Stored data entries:
::::::::

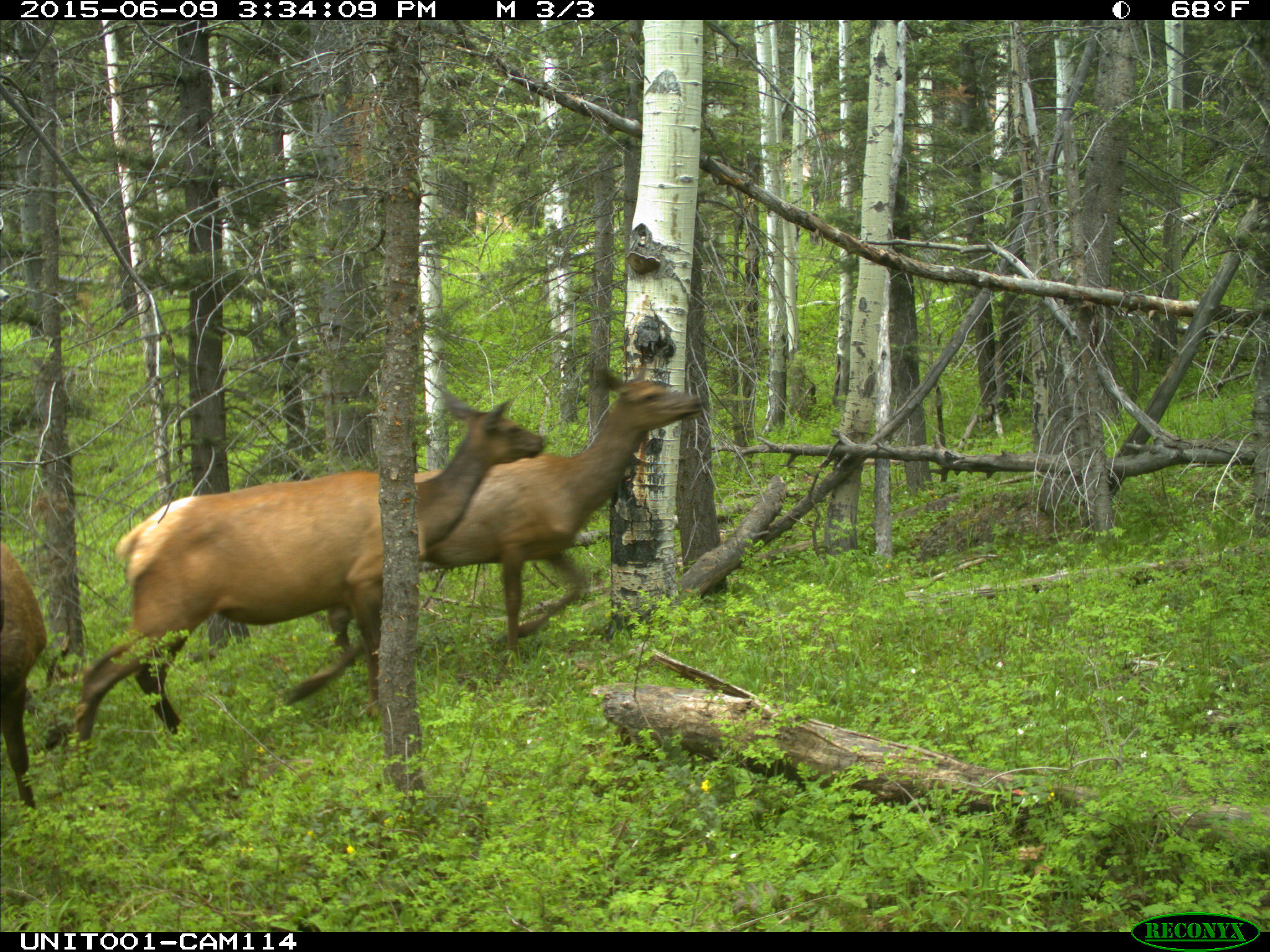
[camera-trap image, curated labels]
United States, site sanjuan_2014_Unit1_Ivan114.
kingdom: Animalia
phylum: Chordata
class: Mammalia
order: Artiodactyla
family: Cervidae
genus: Cervus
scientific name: Cervus elaphus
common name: red deer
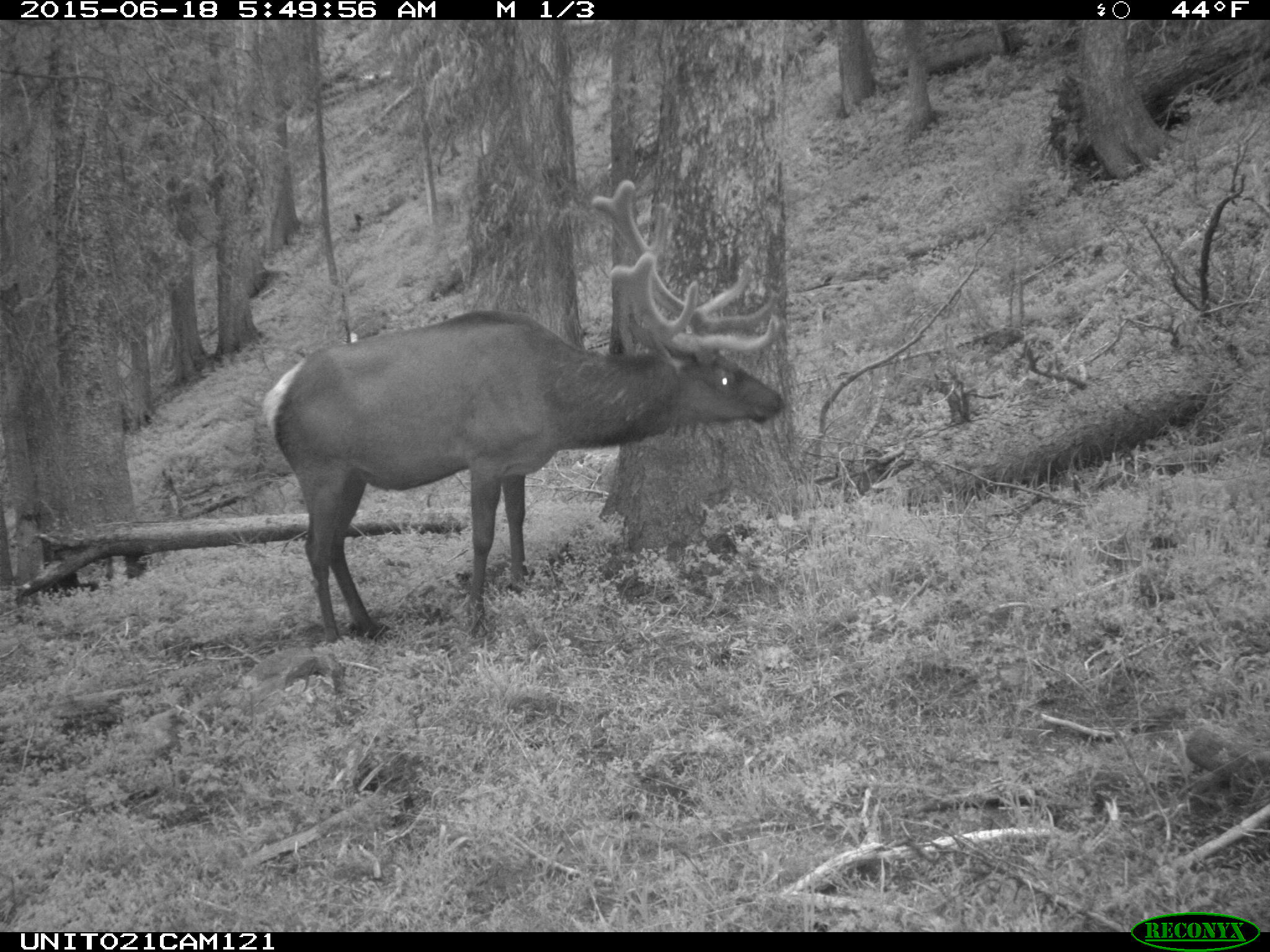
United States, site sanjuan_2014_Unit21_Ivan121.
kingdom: Animalia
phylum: Chordata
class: Mammalia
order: Artiodactyla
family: Cervidae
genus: Cervus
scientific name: Cervus elaphus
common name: red deer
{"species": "Cervus elaphus (red deer)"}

::::::::

# Task to carry out:
Although the records contain pictures, the copy should consist of their text alone, reproduced exactly.

# Answer:
[camera-trap image, curated labels]
United States, site sanjuan_2014_Unit1_Ivan114.
kingdom: Animalia
phylum: Chordata
class: Mammalia
order: Artiodactyla
family: Cervidae
genus: Cervus
scientific name: Cervus elaphus
common name: red deer
United States, site sanjuan_2014_Unit21_Ivan121.
kingdom: Animalia
phylum: Chordata
class: Mammalia
order: Artiodactyla
family: Cervidae
genus: Cervus
scientific name: Cervus elaphus
common name: red deer
{"species": "Cervus elaphus (red deer)"}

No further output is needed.